Yeah, I thought so, but wasn't certain.

>> With per-branch tags, either someone else will merge you and get tag
>> conflicts, or you'll merge yourself and get tag conflicts.  So
>> you're either a sadist or a masochist.
> 
> Or, you merge based on tag-id, and don't merge renames, which was the
> root of my concept.   :)

But you can't have two tags with the same name, even with tag ids.  So
you still have to rename tags.  To get sensible names, the user needs to
select it.  So by picking a name like JIM_REVIEWED, you're being a jerk
to people anyone who merges you.

> The renames exist to support having other branch's tags not interfere
> with your naming of your branch's tags.  The not propogating renames
> keeps that from creating a problem when you merge back the other way.

I don't think having tag ids really improves things.  You wind up in a
situation in which people have "the same" tags, but they're called
different things (imagine 4 people rename JIM_REVIEWED to different
things!).

> Again, I don't suggest that these sort of things will or SHOULD be
> common, and I agree they're hardly ever a good idea, but I'm
> uncomfortable with declaring that such a thing should NEVER be
> allowed.

I don't have a problem with outlawing behavior, in general.  It
shouldn't be done lightly, but too many degrees of freedom is frequently
just as bad as not enough freedom.  Where it makes the system simpler
for our users, we should not be afraid to make choices.

This kind of thing is the reason we don't support versioning POSIX
modes, aside from the execute bit.  We don't think that's very useful
for software development.  Though it might be useful for archiving /etc,
we're not making a tool for archiving.

And note that nothing's truly forbidden.  If a small group of people
need a different tagging system, they can implement it as a plugin.  If
it's not a small group, then we've probably made a mistake.

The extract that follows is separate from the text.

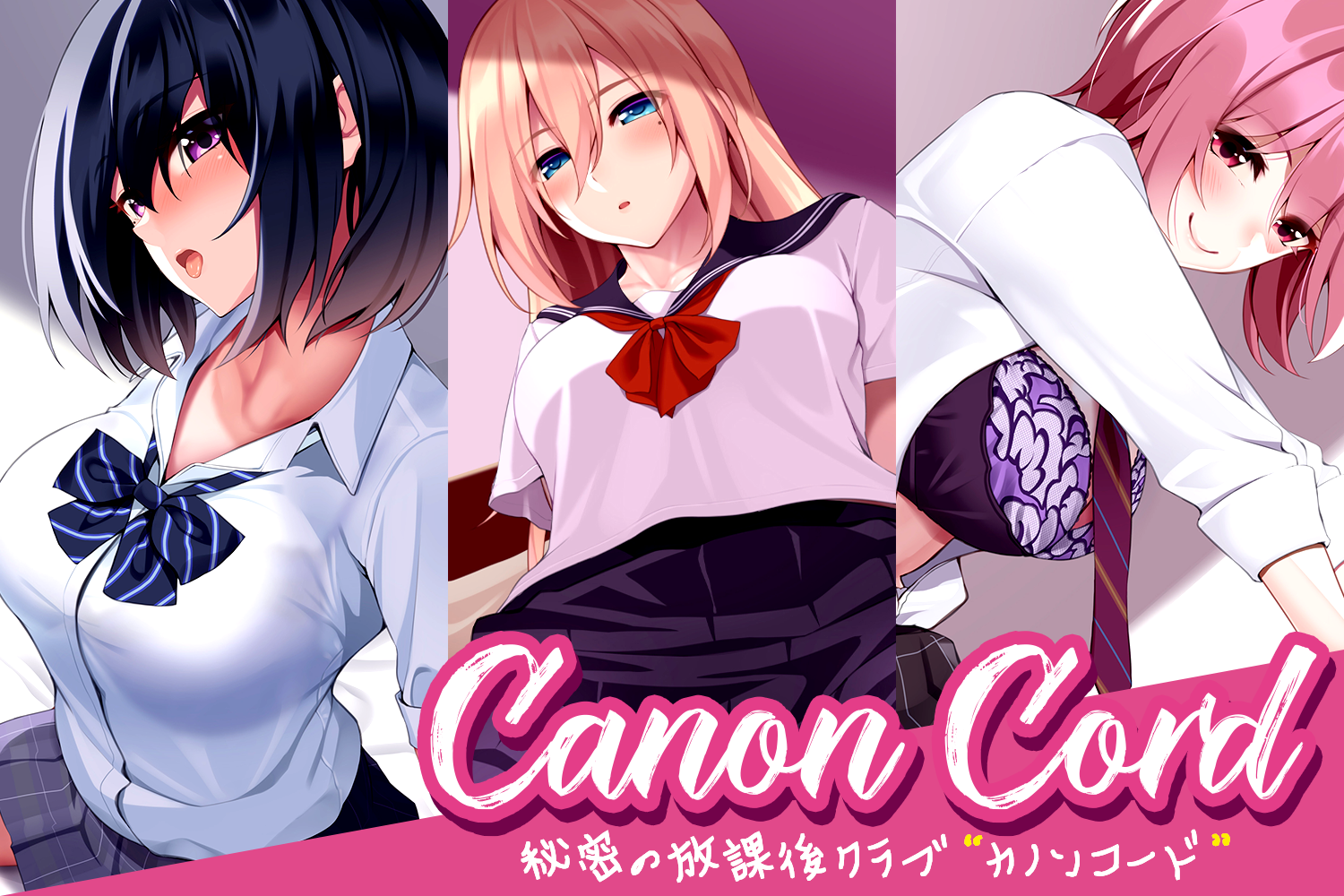 Canon Code 秘密の放課後クラブ「カノンコード」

The cases you're discussing sound like personal-use tags; they don't
sound like things that the user wants to propogate.  So an alternative
to your solution is to have global and local tags, where local tags
don't propogate (by default).  Presumably, there'd be a way to refer to
a local tag in another branch, if e.g. I really wanted to look at the
JIM_REVIEWED revision in http://bazaar-ng.org/bzr/bzr.dev

I think that a global/local distinction might easier to grok than your
system, in which "the same" tag exists in two branches, but frequently
has different names and refers to different revisions.

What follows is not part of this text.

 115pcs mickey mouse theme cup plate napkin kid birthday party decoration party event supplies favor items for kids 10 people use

But I do question whether tags are the right answer for that case at
all.  Branches are local, they have user assigned names, they refer to
particular revisions, they're part of the -r namespace, and they can
easily be updated.  Why wouldn't they work in that situation?

> In general, I do too.  But, I don't think that's the ONLY possible way
> people may want to use tags, and declaring that we never support tag
> names pointing in different places feels wrong to me.  It feels like
> the sort of choice that opens up a lot of opportunity for collateral
> damage down the road.

Well, I think people who work together need to be able to agree on
things.  And I think tags are one of the things they need to agree on,
because they're names for revisions, and these names are essential to
communication.  If you're trying to communicate using these names, and
you don't can't come to an agreement on what they mean, you've got a
dysfunctional environment, and tools can't help you with that.

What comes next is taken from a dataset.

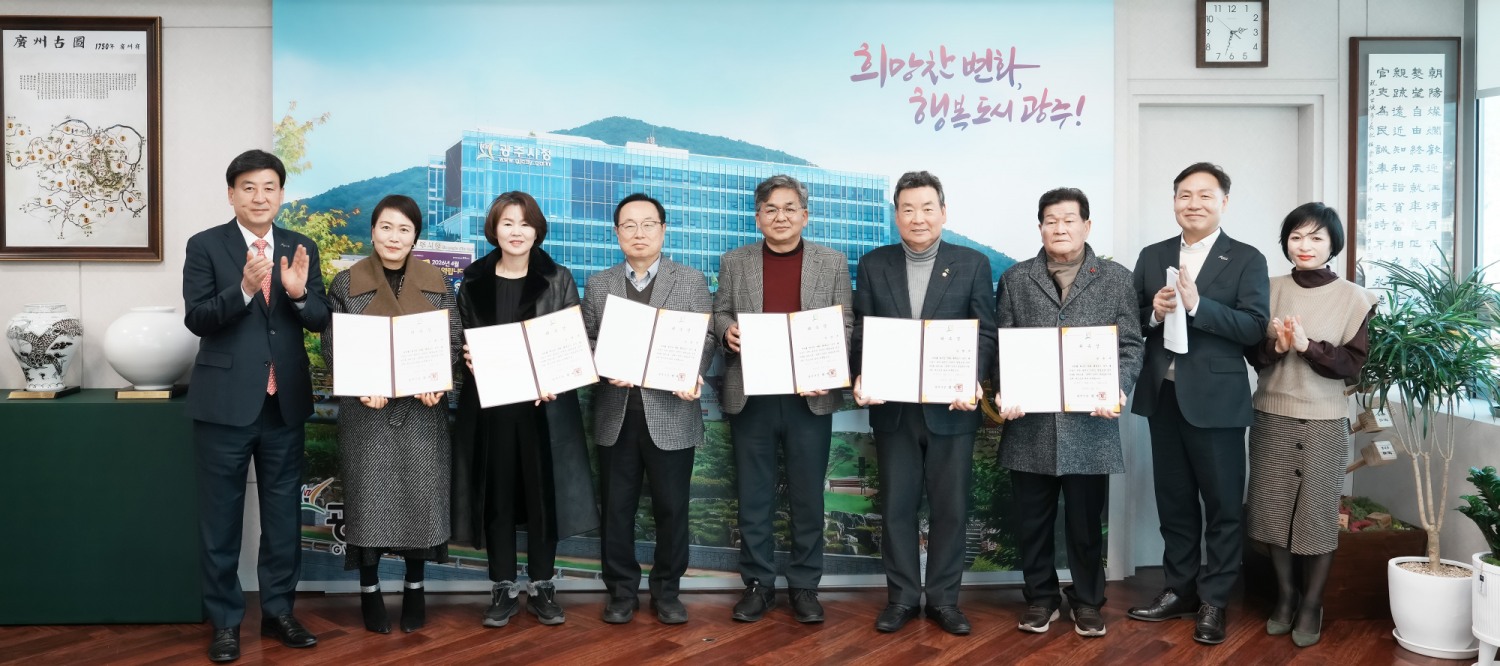 광주시 장애인 평생교육 운영위원회 정책 논의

> It's generally "bad" in much the same sense for two "related" branches
> to have two different files (by file-id) referred to by the same
> filename, but we don't (and shouldn't) outlaw that layout in the tool.

It's not that rare.  For example, bzrtools contains 'NEWS.Shelf', which
is renamed from 'NEWS' in the source Shelf plugin.  I don't see it as bad.

> Neither, I think, should we do so with the equivalent in tags.

But files are more than their names.  Many people would agree NEWS.Shelf
is the same file as NEWS in the shelf plugin.  They have exactly the
same contents, for example.

But I think it's much more likely for people to identify tags with their
names, because there's so little to them.  Tags themselves are a layer
of indirection, and I'd prefer to avoid sticking a second layer of
indirection beneath them.  I think that would make bzr harder to use.